| WHAT YOU ARE ASKED TO DO |
Revise the entries below so that each occurrence of "skier's dark jacket" reads "skier's jacket", and leave every other word unchanged.

-- Start RAW RECORDS --

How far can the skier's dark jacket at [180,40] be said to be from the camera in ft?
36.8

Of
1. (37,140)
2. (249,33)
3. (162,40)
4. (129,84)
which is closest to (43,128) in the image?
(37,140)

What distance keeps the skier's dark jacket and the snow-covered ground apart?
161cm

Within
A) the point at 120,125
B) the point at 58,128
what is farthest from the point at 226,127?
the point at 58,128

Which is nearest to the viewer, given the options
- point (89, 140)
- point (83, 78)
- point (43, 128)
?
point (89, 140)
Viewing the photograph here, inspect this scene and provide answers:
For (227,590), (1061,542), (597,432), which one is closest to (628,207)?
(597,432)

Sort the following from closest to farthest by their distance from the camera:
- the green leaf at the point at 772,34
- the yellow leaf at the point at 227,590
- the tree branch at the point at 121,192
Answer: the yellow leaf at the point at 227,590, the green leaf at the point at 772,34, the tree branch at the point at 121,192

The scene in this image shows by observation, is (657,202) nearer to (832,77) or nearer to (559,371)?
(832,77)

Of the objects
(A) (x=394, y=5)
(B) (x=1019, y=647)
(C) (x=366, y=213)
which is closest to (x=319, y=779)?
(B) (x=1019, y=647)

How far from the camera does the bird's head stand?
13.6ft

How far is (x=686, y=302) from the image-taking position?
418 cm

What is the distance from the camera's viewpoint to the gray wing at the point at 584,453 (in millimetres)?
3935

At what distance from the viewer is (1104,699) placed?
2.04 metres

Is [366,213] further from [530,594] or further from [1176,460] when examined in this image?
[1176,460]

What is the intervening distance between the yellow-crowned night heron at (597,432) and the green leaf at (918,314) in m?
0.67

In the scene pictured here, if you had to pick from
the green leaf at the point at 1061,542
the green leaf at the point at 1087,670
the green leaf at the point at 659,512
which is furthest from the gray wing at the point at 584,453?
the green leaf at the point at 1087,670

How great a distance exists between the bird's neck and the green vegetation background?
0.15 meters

-- End RAW RECORDS --

| ANSWER IN FULL |
How far can the skier's jacket at [180,40] be said to be from the camera in ft?
36.8

Of
1. (37,140)
2. (249,33)
3. (162,40)
4. (129,84)
which is closest to (43,128) in the image?
(37,140)

What distance keeps the skier's jacket and the snow-covered ground apart?
161cm

Within
A) the point at 120,125
B) the point at 58,128
what is farthest from the point at 226,127?
the point at 58,128

Which is nearest to the viewer, given the options
- point (89, 140)
- point (83, 78)
- point (43, 128)
?
point (89, 140)
Viewing the photograph here, inspect this scene and provide answers:
For (227,590), (1061,542), (597,432), which one is closest to (628,207)?
(597,432)

Sort the following from closest to farthest by their distance from the camera:
- the green leaf at the point at 772,34
- the yellow leaf at the point at 227,590
- the tree branch at the point at 121,192
Answer: the yellow leaf at the point at 227,590, the green leaf at the point at 772,34, the tree branch at the point at 121,192

The scene in this image shows by observation, is (657,202) nearer to (832,77) or nearer to (559,371)?
(832,77)

Of the objects
(A) (x=394, y=5)
(B) (x=1019, y=647)
(C) (x=366, y=213)
which is closest to (x=319, y=779)?
(B) (x=1019, y=647)

How far from the camera does the bird's head stand?
13.6ft

How far is (x=686, y=302) from the image-taking position?
418 cm

What is the distance from the camera's viewpoint to the gray wing at the point at 584,453 (in millimetres)?
3935

At what distance from the viewer is (1104,699) placed?
2.04 metres

Is [366,213] further from [530,594] or further from [1176,460] when examined in this image?
[1176,460]

What is the intervening distance between the yellow-crowned night heron at (597,432) and the green leaf at (918,314) in m?
0.67

In the scene pictured here, if you had to pick from
the green leaf at the point at 1061,542
the green leaf at the point at 1087,670
the green leaf at the point at 659,512
which is furthest from the gray wing at the point at 584,453?
the green leaf at the point at 1087,670

How great a distance exists between the bird's neck and the green vegetation background?
0.15 meters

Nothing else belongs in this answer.